EXCERPTED PASSAGE:
┌──

Here are nine areas physician-investors should focus on when developing a new ambulatory surgery center as identified by the leadership team of Meridian Surgical Partners.
1. Financial projections. If you take a very conservative approach to budgeting a project, you can move forward with the confidence of knowing the scope is driven by accurate data, says Buddy Bacon, CEO of Meridian Surgical Partners. "For example, too many financial forecasts are built with the attitude of 'if we build it, they will come.' Base your financial projections on the physicians that are committed to the project and the cases they can realistically transfer to the ASC," he says. "If the project is viable at that point, then you can move forward to syndication, with a strong sense of confidence."
2. Real estate. As with all real estate, location plays a key role for the success of an ASC. A new surgery center would be well-served to find a location which provides good visibility along with easy access to the facility. In addition, it is wise to locate the facility only a few miles from a hospital and other physician offices for added convenience for patients and physicians.

└──

DATA TO EXAMINE:
┌──

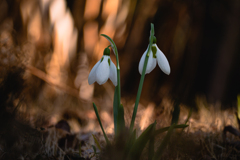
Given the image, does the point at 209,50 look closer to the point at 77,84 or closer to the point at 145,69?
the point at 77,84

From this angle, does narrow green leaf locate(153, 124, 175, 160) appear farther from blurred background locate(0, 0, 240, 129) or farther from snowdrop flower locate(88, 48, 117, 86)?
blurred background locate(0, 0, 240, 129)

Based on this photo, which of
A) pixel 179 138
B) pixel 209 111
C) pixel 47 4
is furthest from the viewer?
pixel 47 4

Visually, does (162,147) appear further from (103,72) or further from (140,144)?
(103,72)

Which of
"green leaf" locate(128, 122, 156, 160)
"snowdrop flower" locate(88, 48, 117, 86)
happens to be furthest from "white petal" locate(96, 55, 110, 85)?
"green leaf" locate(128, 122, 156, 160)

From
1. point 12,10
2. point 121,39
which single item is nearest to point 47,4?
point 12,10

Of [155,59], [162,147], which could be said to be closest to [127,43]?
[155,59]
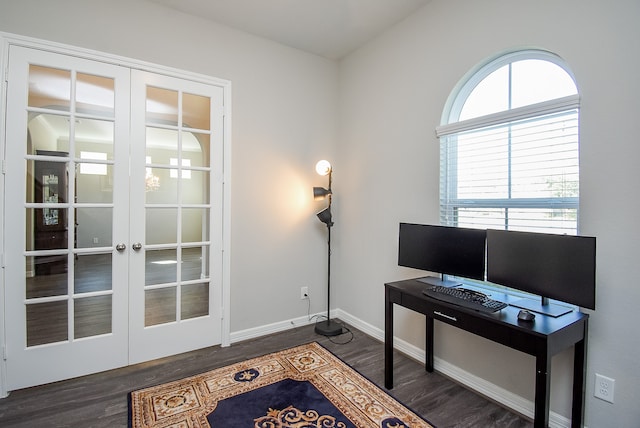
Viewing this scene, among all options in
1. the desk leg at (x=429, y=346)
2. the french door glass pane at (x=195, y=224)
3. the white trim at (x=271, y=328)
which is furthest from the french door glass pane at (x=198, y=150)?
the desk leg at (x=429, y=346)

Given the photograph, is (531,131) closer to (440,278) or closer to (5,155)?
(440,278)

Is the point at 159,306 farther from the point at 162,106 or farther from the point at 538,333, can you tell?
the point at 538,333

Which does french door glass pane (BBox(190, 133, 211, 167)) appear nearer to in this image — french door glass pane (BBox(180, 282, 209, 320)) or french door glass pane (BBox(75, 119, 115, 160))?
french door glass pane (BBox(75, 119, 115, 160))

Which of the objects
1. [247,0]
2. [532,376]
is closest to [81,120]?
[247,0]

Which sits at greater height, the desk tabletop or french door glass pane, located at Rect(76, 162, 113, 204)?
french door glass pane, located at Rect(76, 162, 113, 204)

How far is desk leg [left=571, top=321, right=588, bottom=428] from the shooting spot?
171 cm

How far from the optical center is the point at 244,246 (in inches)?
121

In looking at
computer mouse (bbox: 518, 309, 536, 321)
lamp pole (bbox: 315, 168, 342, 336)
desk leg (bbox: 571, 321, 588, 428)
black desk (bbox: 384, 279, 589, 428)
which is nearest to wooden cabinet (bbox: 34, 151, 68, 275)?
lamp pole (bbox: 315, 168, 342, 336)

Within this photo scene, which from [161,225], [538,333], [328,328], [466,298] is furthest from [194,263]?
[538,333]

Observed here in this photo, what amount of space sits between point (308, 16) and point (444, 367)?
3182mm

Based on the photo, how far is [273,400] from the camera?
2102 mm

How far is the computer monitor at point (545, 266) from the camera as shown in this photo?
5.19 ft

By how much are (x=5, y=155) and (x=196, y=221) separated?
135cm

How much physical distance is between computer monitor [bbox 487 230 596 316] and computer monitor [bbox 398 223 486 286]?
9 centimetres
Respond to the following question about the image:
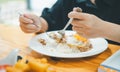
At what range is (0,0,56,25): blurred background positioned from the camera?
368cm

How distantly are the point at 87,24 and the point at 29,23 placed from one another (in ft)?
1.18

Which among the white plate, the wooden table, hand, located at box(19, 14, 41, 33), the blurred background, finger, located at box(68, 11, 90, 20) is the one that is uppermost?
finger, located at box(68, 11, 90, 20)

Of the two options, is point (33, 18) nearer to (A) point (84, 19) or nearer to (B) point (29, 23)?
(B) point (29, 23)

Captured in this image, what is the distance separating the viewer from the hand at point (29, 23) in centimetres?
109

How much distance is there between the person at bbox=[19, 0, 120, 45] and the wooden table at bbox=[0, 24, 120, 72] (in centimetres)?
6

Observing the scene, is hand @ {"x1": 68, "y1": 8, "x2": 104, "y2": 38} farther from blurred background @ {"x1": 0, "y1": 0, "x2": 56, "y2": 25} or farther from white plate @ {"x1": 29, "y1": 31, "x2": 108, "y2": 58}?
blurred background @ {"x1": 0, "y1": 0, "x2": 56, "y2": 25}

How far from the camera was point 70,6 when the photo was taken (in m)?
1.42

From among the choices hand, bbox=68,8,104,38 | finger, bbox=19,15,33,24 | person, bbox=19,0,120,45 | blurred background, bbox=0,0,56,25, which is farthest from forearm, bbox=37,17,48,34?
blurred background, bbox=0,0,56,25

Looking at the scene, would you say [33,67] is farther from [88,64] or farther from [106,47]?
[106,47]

└──

PROBLEM STATEMENT:
Answer these from the text on developing an ambulatory surgery center:
(a) Who is the CEO of Meridian Surgical Partners?
(b) On what should financial projections be based?
(c) How far from a hospital does the text advise locating the facility?

TASK RESULT:
(a) Buddy Bacon.
(b) On the physicians committed to the project and the cases they can realistically transfer to the ASC.
(c) Only a few miles.